IV. Application and Inspiration

The findings of this study have important implications for our understanding of the Transformer model, especially the reasoning ability of large language models:

  • Re-examining the "reasoning" ability : Studies have shown that the high accuracy of the model we observe on certain tasks may not be due to true general reasoning ability, but rather the model has learned specific patterns and "shortcuts" in the data. This reminds us that when evaluating the model's reasoning ability, we need to pay more attention to its generalization performance on different patterns and more challenging tasks.


  • Understanding the limitations of implicit reasoning : The paper clearly reveals the inherent limitations of implicit reasoning when dealing with tasks that require complex variable tracking and non-fixed patterns.
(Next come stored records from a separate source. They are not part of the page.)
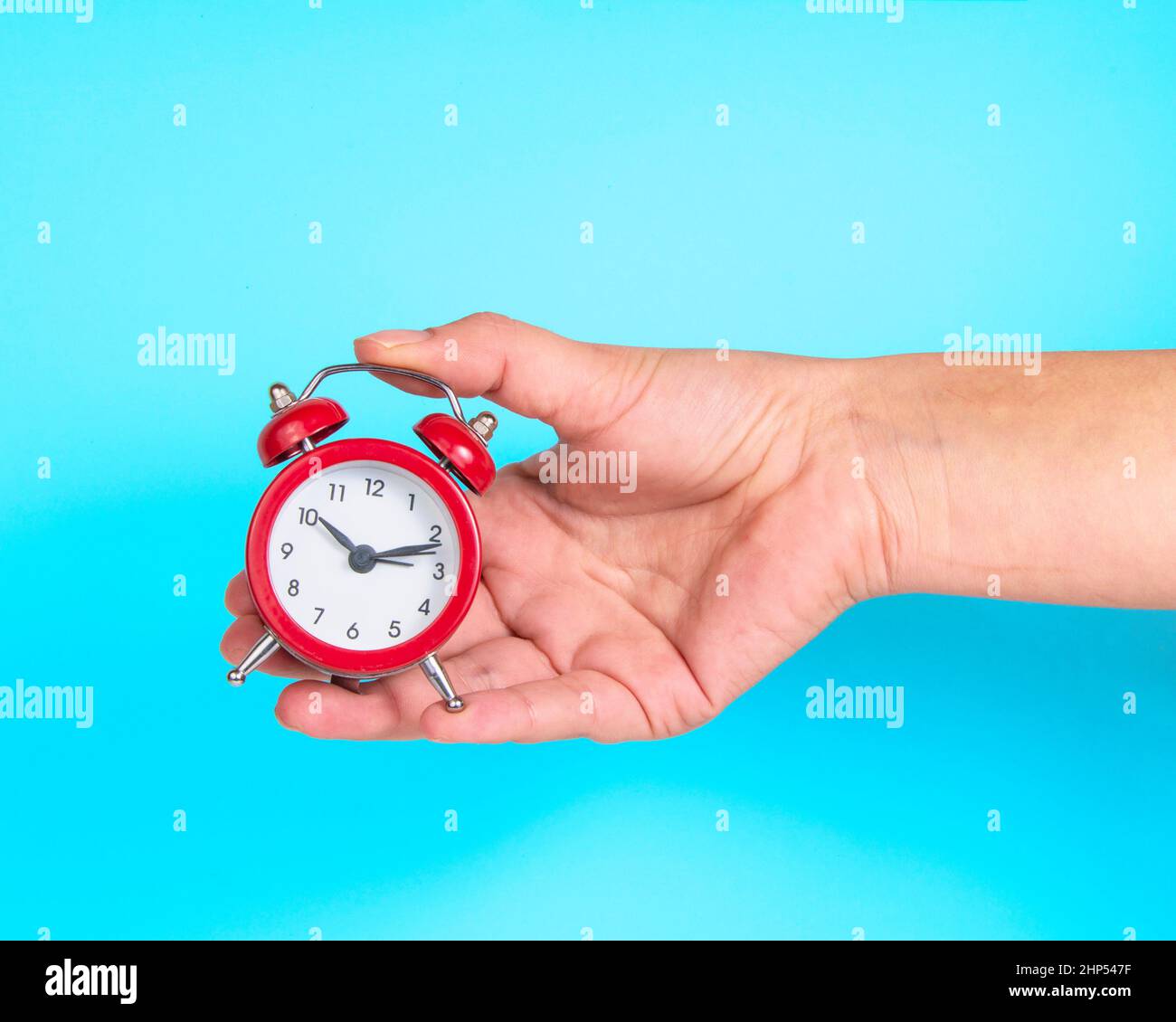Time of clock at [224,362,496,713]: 10:12
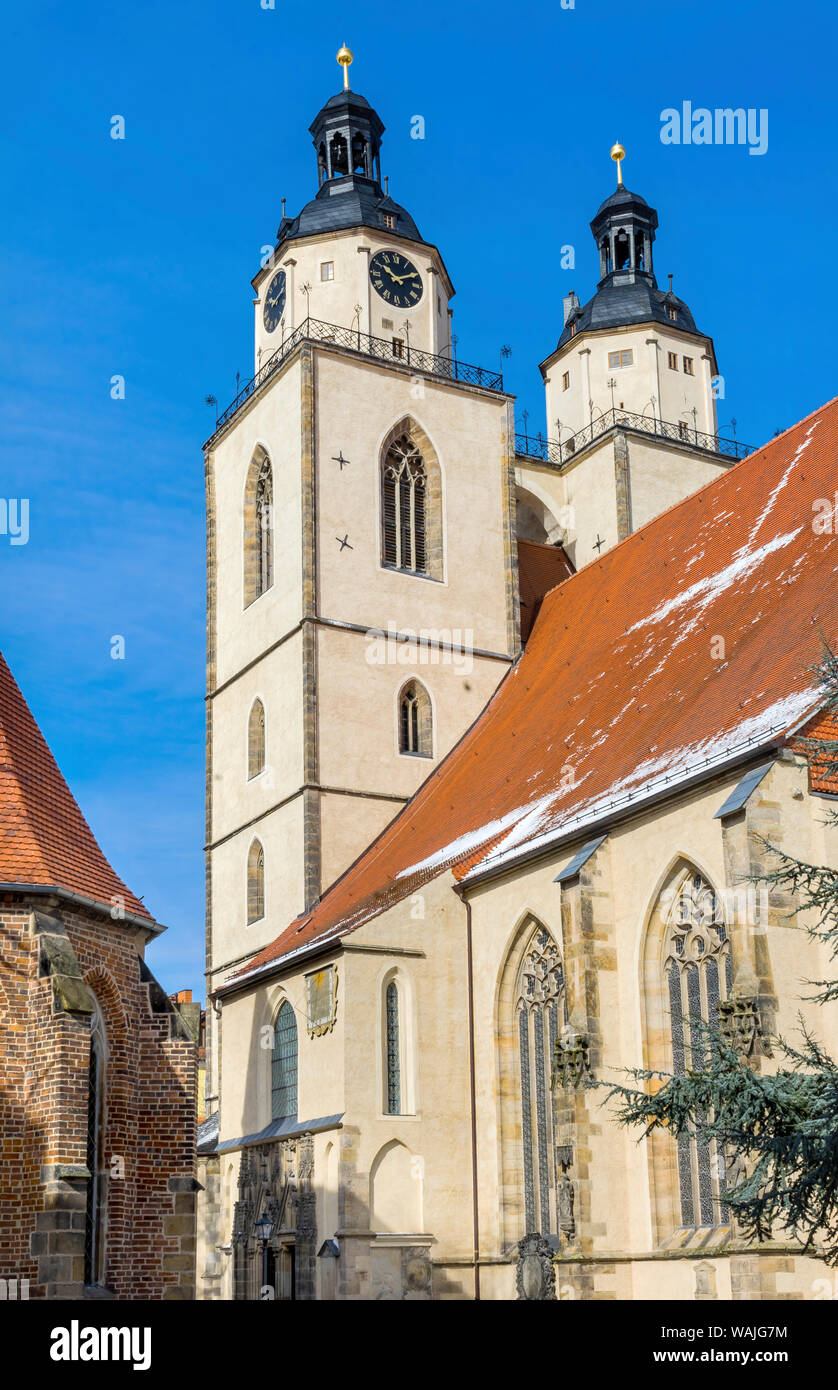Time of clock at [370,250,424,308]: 10:10
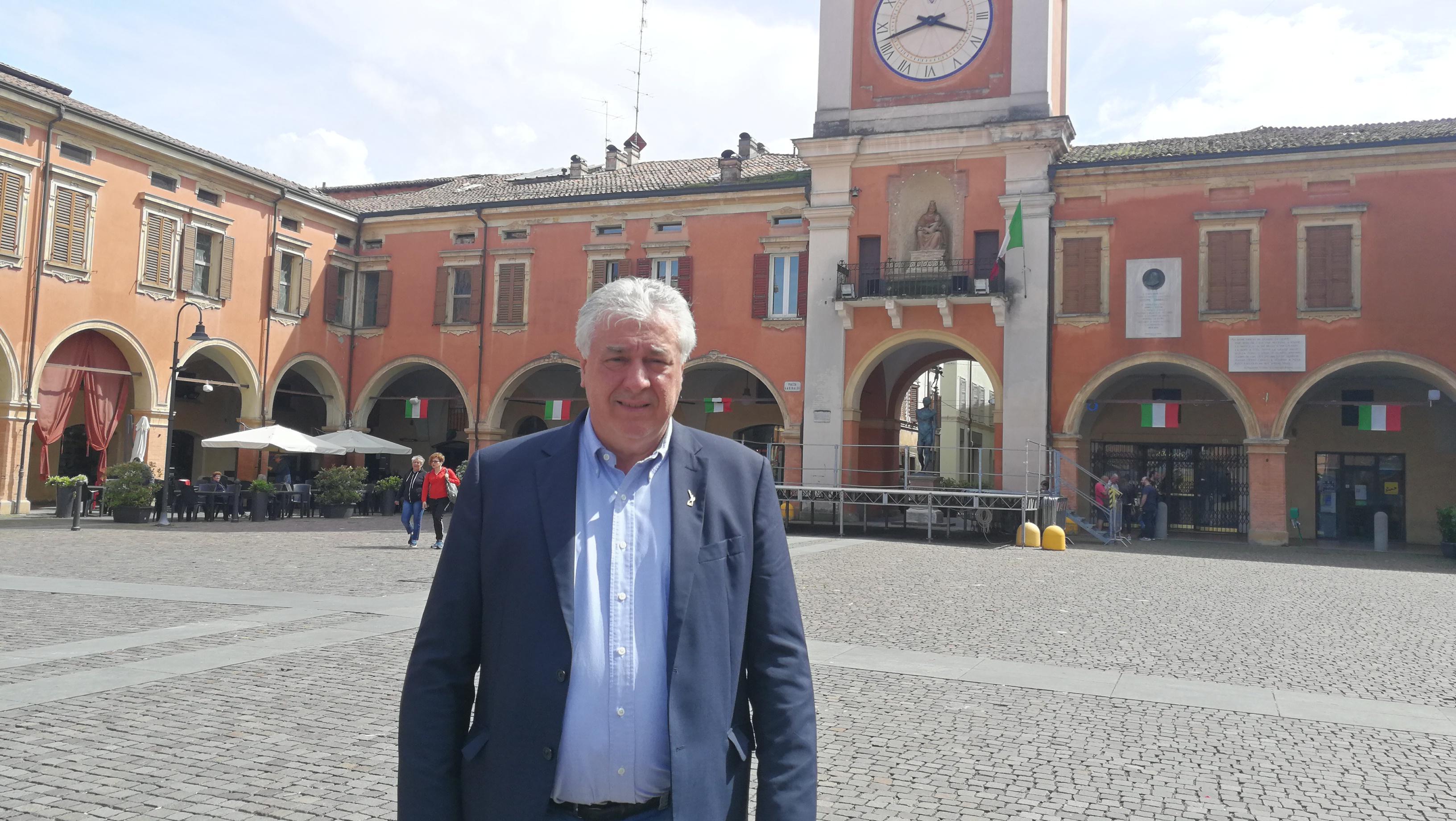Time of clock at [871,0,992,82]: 3:42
This helps us better understand why explicit reasoning (such as CoT) can achieve better results in certain complex reasoning scenarios.
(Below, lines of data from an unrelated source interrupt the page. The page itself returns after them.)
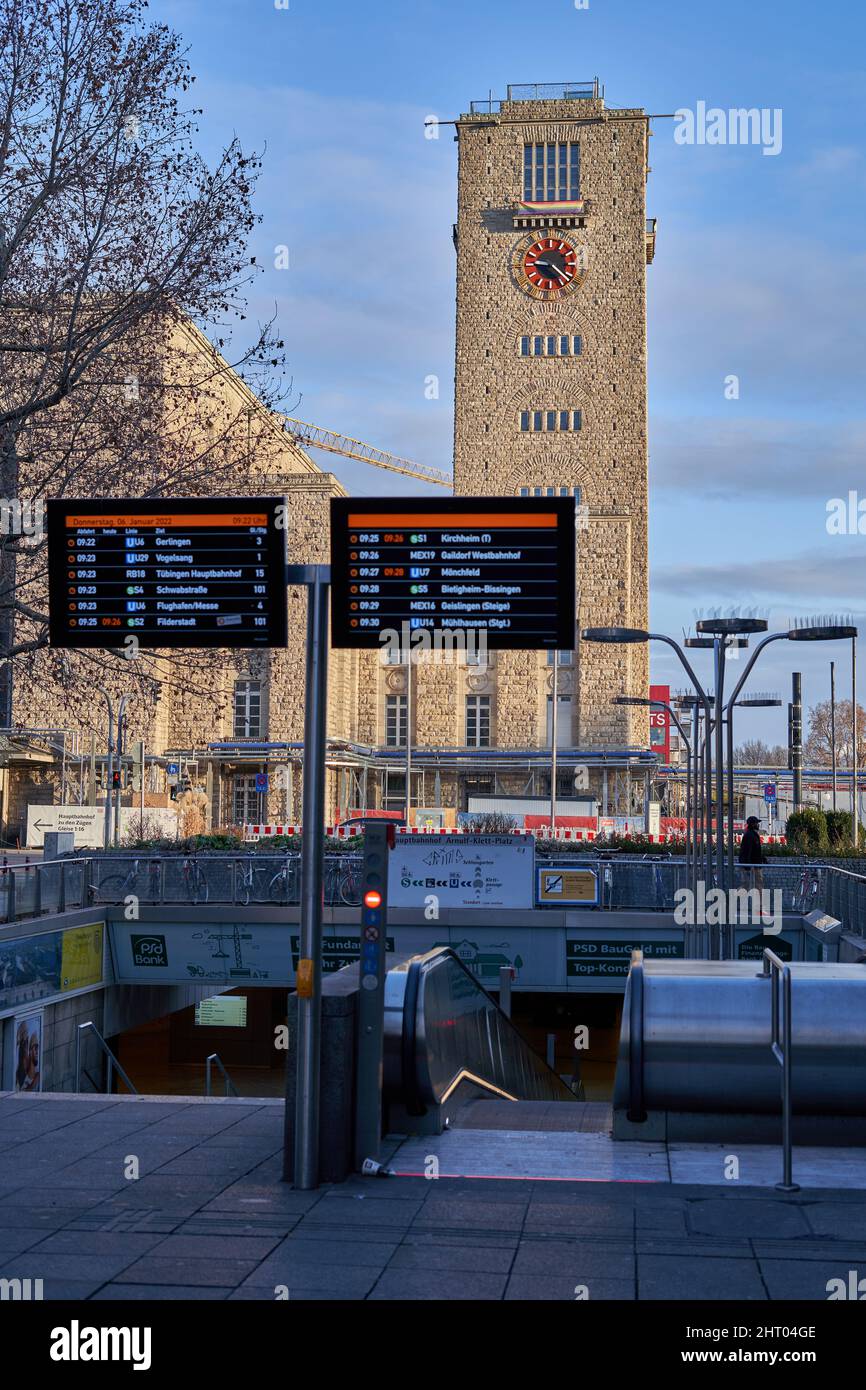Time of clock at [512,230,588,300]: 9:21
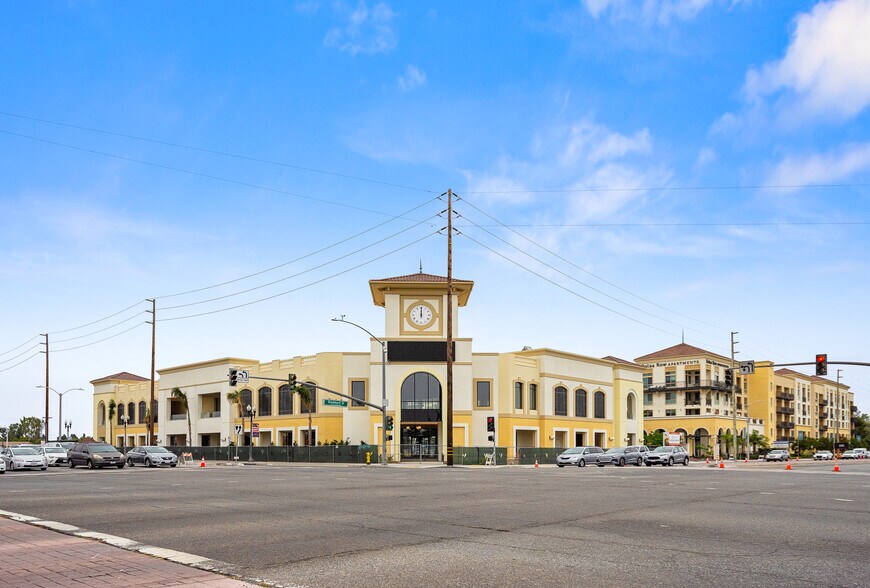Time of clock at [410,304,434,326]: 12:00
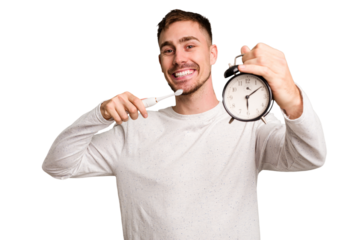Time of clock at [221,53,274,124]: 6:09
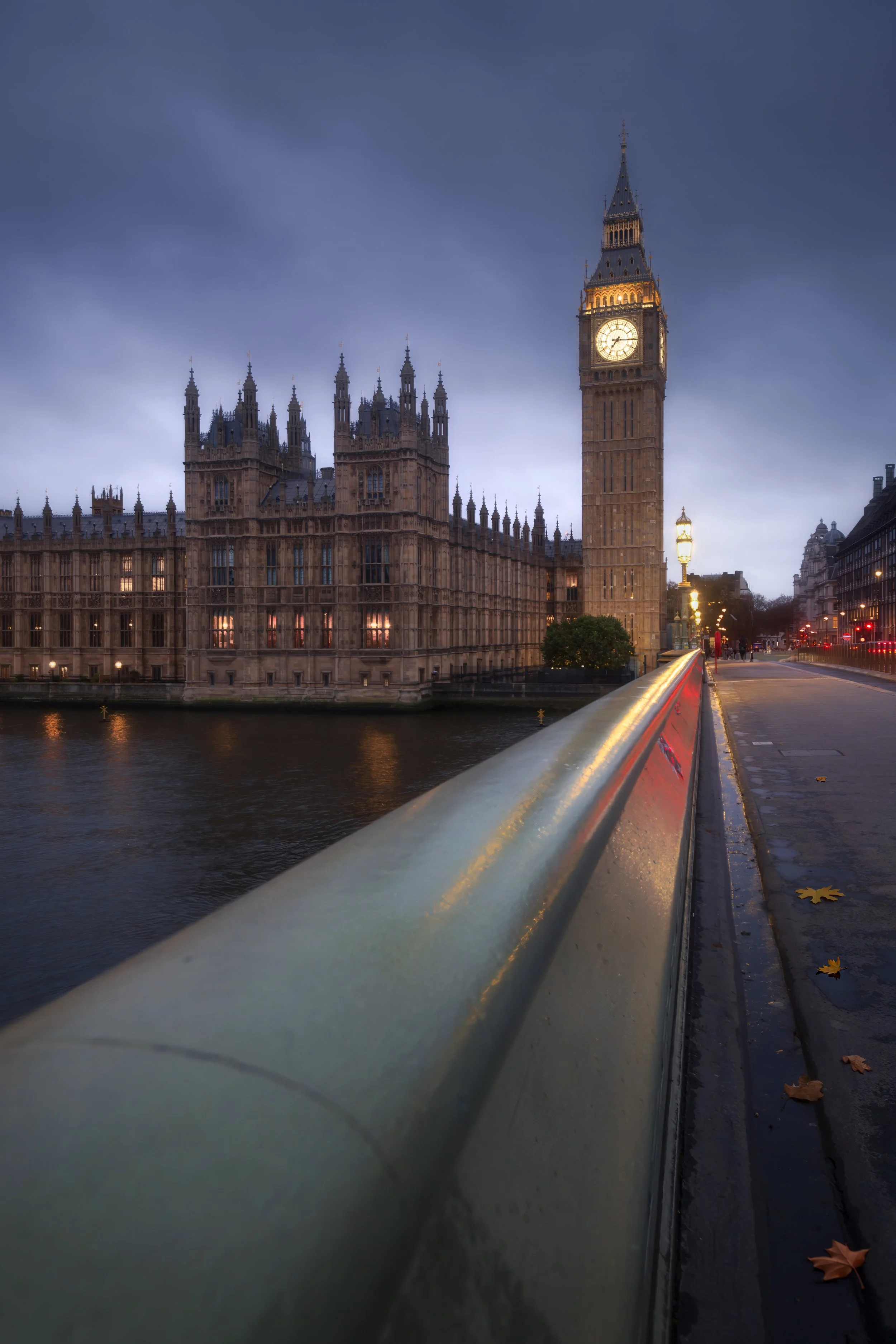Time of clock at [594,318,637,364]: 7:15
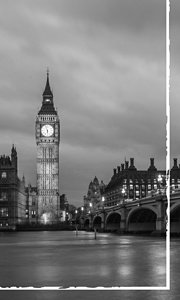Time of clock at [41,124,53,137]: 5:57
  • Guiding future research directions : This work provides new ideas for improving the reasoning ability of LLMs in the future. Future research can focus on exploring the following directions:

    • How can we design more effective training strategies that force models to learn true step-by-step reasoning rather than relying on “shortcuts”?  For example, through more sophisticated data augmentation, curriculum learning, or the introduction of stronger supervisory signals?

    • Can a model architecture be designed that is more suitable for complex reasoning?  The current Transformer architecture may have inherent deficiencies in dealing with tasks that are not fixed in pattern and require long-term dependencies.

    • How can we incorporate the advantages of explicit reasoning into implicit reasoning to improve efficiency and robustness?  Is it possible to develop a hybrid reasoning model that dynamically selects the reasoning method based on the complexity of the task?


  • Focus on challenges such as "Variable as Subtrahend Plight" : Phenomena such as "Variable as Subtrahend Plight" discovered in the study provide us with a specific entry point to deeply study the internal mechanisms and potential defects of the model when processing different types of logical and arithmetic operations.


In summary, this paper reveals the "shortcut" nature of implicit reasoning in the Transformer model through rigorous experiments and in-depth analysis. Although current LLMs can efficiently complete reasoning tasks in some cases, their capabilities are largely limited by the patterns of training data . To achieve truly general and powerful reasoning capabilities, we also need to have a deeper understanding of the internal working mechanism of the model and explore new training methods and model architectures. I hope that this research can inspire more exploration of the reasoning mechanism of LLMs and push AI technology to a higher level.